Unfortunately, confusion about estate planning usually results in two mistakes. Ignoring the need to create a plan or making a simple will and calling it finished.
What else do you need in an estate plan?
A well-drafted will can strengthen an estate plan, but most people consider additional documents to ensure they have the best overall protection. The tools discussed below protect your assets, your heirs and your health. They also build a strong foundation upon which to add more when necessary. Key items include:
- A will: Your will dictates how you want your assets distributed to your heirs upon your death. It also enables you to name a trusted executor to administer your estate after you die.
- A durable power of attorney: With this document, you can name someone you trust to make financial decisions on your behalf if you become incapacitated due to illness, age or injury.

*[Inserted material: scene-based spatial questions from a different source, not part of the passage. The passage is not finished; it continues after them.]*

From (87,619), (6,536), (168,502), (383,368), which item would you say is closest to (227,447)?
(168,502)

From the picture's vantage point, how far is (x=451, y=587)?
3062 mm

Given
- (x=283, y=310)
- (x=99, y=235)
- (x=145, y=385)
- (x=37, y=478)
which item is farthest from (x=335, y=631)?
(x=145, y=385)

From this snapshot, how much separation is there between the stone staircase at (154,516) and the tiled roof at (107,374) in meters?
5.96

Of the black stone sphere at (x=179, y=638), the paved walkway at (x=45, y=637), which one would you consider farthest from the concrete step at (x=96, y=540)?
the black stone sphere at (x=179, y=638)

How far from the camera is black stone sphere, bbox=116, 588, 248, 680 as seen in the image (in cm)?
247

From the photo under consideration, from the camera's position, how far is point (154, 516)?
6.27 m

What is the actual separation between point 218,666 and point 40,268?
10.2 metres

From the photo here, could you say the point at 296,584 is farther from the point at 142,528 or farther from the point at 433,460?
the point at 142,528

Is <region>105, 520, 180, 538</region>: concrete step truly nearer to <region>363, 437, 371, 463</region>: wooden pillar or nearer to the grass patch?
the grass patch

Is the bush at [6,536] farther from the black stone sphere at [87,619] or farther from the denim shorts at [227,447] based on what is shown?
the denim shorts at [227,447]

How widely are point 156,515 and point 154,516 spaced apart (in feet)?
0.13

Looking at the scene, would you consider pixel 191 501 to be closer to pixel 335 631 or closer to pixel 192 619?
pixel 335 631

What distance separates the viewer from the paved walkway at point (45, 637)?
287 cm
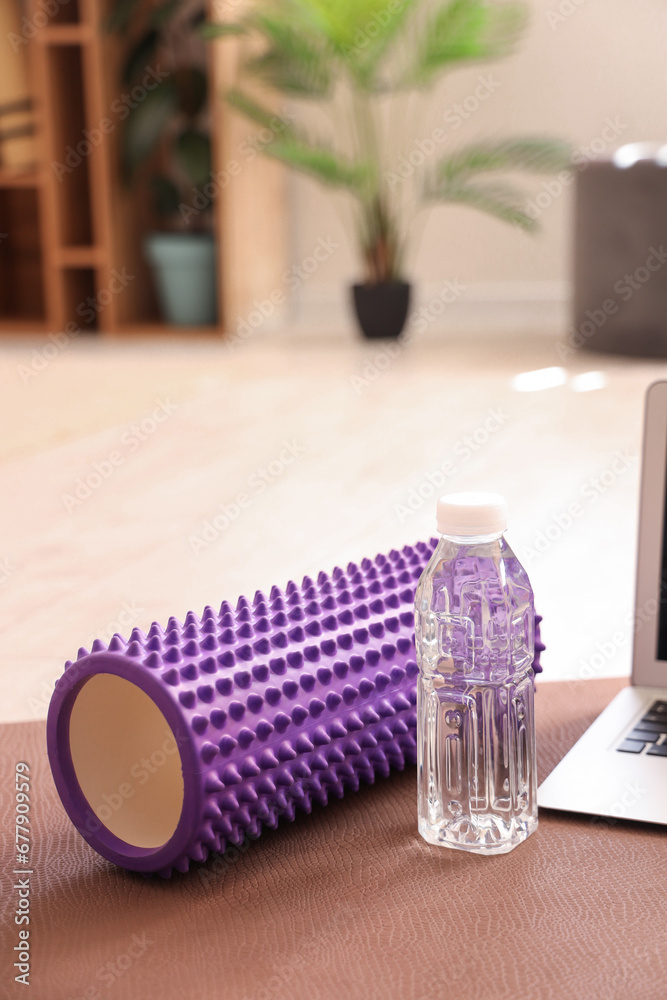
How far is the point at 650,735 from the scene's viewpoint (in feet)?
3.23

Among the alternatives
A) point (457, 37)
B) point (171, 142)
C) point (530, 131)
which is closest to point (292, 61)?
point (457, 37)

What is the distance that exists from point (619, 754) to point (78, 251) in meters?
3.72

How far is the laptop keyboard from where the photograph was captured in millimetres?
960

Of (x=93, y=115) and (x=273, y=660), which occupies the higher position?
(x=93, y=115)

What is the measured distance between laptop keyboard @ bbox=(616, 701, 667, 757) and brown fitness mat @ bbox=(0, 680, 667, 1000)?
0.09 meters

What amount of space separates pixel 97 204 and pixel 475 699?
12.3ft

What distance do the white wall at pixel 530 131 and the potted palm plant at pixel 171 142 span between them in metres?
0.43

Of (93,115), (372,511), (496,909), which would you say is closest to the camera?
(496,909)

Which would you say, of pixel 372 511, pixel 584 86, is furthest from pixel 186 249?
pixel 372 511

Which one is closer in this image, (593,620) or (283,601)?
(283,601)

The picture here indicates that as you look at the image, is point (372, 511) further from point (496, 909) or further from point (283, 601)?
point (496, 909)

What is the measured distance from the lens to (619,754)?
960mm

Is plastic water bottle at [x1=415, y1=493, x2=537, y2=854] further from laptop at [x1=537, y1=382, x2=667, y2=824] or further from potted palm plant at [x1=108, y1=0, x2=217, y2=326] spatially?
potted palm plant at [x1=108, y1=0, x2=217, y2=326]

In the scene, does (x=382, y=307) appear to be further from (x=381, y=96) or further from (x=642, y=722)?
(x=642, y=722)
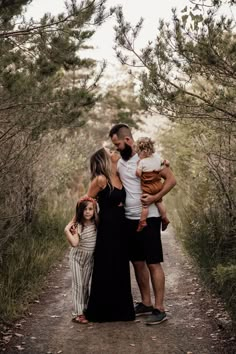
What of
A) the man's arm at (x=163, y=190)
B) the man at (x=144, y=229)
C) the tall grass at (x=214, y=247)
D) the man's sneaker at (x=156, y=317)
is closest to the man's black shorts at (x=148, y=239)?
the man at (x=144, y=229)

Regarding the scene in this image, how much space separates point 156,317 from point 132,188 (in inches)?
57.0

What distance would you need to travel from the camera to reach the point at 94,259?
20.0 feet

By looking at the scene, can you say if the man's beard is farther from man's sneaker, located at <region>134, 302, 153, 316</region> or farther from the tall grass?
man's sneaker, located at <region>134, 302, 153, 316</region>

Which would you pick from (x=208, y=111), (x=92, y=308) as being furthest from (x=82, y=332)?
(x=208, y=111)

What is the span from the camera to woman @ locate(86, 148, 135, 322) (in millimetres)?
5941

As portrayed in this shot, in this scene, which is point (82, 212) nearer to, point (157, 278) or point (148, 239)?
point (148, 239)

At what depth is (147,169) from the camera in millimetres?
5828

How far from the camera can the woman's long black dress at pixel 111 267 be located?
5.94 metres

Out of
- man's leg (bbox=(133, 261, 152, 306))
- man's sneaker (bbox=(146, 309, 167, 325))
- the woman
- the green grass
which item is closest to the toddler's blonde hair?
the woman

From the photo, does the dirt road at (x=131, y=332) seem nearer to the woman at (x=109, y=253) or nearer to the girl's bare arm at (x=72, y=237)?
the woman at (x=109, y=253)


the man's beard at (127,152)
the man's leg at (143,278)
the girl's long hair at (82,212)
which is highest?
the man's beard at (127,152)

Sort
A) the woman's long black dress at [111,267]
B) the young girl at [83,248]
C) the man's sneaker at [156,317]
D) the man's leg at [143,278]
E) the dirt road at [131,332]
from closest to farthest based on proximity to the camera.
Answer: the dirt road at [131,332] → the man's sneaker at [156,317] → the woman's long black dress at [111,267] → the young girl at [83,248] → the man's leg at [143,278]

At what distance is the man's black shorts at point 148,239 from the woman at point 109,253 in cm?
10

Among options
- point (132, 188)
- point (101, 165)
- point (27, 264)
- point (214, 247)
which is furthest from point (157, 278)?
point (27, 264)
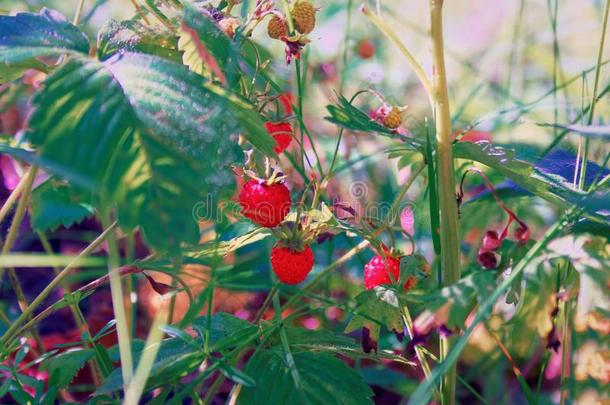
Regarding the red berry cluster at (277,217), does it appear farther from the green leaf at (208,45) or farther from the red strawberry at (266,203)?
the green leaf at (208,45)

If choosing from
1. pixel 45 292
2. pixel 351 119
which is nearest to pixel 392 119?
pixel 351 119

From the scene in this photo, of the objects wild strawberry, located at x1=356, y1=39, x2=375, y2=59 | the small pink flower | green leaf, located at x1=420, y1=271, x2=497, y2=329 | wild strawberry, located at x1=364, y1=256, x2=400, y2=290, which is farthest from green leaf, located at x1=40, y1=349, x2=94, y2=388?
wild strawberry, located at x1=356, y1=39, x2=375, y2=59

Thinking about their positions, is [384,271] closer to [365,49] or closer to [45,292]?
[45,292]

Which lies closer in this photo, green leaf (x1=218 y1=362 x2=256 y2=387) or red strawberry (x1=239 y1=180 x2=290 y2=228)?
green leaf (x1=218 y1=362 x2=256 y2=387)

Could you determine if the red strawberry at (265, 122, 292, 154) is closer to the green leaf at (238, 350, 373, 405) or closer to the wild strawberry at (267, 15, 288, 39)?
the wild strawberry at (267, 15, 288, 39)

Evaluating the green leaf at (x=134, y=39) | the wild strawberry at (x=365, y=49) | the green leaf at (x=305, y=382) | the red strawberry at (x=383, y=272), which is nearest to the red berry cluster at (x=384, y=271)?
the red strawberry at (x=383, y=272)

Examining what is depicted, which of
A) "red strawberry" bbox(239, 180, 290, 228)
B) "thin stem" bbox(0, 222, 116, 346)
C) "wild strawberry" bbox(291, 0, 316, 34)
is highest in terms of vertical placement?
"wild strawberry" bbox(291, 0, 316, 34)

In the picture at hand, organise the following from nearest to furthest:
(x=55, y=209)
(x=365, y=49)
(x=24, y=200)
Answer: (x=24, y=200) → (x=55, y=209) → (x=365, y=49)
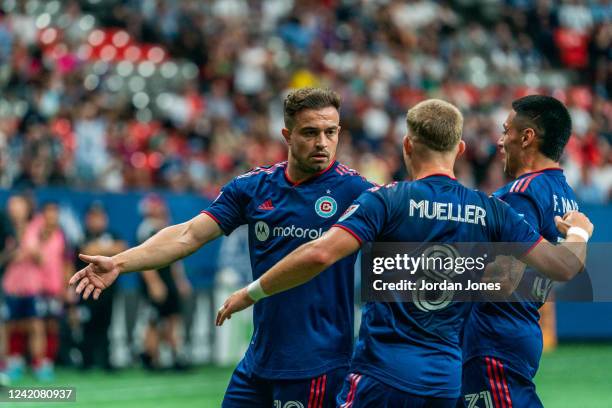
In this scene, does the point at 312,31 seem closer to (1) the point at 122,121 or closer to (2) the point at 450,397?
(1) the point at 122,121

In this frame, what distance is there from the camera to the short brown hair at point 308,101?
21.1 feet

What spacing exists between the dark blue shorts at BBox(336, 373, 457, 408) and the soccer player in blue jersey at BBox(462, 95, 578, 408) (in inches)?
32.7

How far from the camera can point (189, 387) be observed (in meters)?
13.9

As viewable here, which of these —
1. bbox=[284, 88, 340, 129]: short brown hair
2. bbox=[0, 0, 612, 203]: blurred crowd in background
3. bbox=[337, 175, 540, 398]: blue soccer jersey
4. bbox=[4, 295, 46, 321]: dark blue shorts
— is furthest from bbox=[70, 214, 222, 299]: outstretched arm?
bbox=[0, 0, 612, 203]: blurred crowd in background

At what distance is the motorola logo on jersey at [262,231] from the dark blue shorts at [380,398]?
48.5 inches

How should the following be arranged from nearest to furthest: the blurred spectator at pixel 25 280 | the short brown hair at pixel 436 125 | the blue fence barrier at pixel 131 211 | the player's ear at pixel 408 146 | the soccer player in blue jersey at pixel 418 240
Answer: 1. the soccer player in blue jersey at pixel 418 240
2. the short brown hair at pixel 436 125
3. the player's ear at pixel 408 146
4. the blurred spectator at pixel 25 280
5. the blue fence barrier at pixel 131 211

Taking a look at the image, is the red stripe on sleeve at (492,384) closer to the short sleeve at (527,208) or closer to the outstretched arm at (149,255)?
the short sleeve at (527,208)

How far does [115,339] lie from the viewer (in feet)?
49.9

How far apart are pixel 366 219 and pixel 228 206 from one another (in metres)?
1.53

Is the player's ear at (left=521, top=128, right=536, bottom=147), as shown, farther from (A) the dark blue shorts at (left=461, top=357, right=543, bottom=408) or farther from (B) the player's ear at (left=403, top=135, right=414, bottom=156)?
(A) the dark blue shorts at (left=461, top=357, right=543, bottom=408)

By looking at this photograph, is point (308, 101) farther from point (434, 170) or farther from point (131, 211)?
Result: point (131, 211)

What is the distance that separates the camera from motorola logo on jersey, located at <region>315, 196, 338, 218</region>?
6.38 m

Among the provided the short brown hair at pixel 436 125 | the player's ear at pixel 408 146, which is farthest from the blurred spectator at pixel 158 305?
the short brown hair at pixel 436 125

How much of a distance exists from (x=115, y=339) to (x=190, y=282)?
4.99 ft
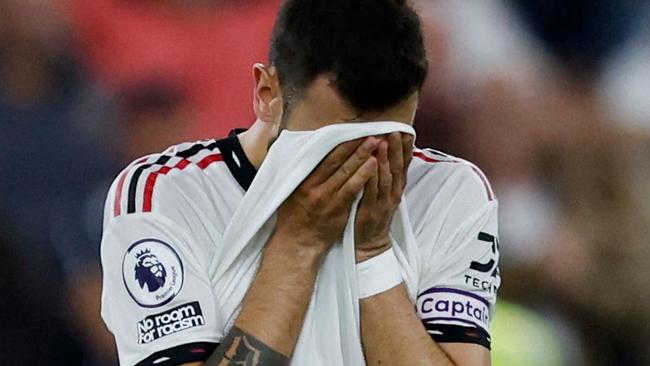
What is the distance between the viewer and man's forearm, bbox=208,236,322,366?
1.17 meters

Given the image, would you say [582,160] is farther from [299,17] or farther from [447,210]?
[299,17]

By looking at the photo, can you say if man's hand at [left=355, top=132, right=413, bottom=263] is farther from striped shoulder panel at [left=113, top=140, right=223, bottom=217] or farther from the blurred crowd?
the blurred crowd

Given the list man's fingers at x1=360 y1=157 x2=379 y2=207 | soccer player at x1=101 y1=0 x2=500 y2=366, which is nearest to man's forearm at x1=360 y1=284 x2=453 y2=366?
soccer player at x1=101 y1=0 x2=500 y2=366

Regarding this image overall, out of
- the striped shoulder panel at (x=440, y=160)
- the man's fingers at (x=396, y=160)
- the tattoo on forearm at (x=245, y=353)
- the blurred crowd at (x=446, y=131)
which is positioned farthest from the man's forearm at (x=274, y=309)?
the blurred crowd at (x=446, y=131)

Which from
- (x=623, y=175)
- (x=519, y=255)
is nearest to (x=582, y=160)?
(x=623, y=175)

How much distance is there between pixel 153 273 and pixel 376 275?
25cm

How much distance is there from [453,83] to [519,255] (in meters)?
0.33

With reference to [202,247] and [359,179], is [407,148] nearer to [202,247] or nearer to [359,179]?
[359,179]

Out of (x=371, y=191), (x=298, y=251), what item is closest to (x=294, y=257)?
(x=298, y=251)

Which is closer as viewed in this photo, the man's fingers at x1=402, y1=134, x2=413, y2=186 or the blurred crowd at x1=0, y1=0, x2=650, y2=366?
the man's fingers at x1=402, y1=134, x2=413, y2=186

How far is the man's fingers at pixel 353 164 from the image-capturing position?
3.80ft

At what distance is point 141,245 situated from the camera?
1198mm

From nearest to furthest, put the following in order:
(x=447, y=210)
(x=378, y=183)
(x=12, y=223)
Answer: (x=378, y=183)
(x=447, y=210)
(x=12, y=223)

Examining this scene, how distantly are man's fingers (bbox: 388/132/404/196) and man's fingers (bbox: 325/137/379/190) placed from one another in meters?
0.02
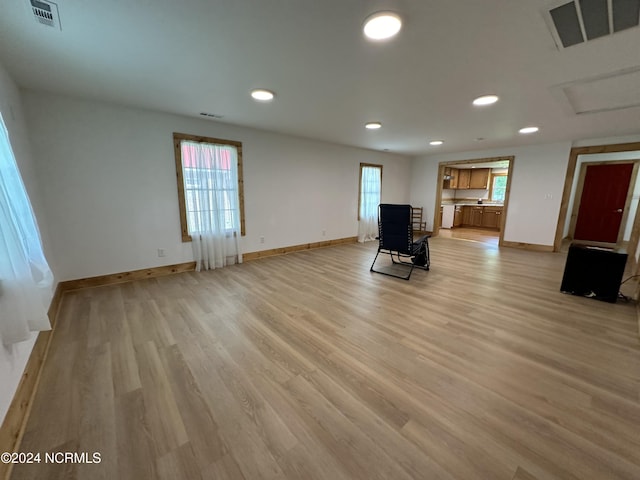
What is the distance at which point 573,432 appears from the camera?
133cm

- A healthcare power of attorney: Like the document above, you name someone to act on your behalf. However, this person will be making your medical decisions if you suffer incapacitation.
- Advance medical directives: Many choose to skip this document after creating a healthcare power of attorney. However, this tool empowers you to be specific about the care you want and do not want if incapacitated. For example, you can refuse extraordinary life-saving treatments if doctors believe your incapacitation is permanent.
As you begin feeling comfortable about estate planning, you may eventually want to add trusts or other tools to your plan. Learning more can help you decide which documents will best meet your and your family’s needs.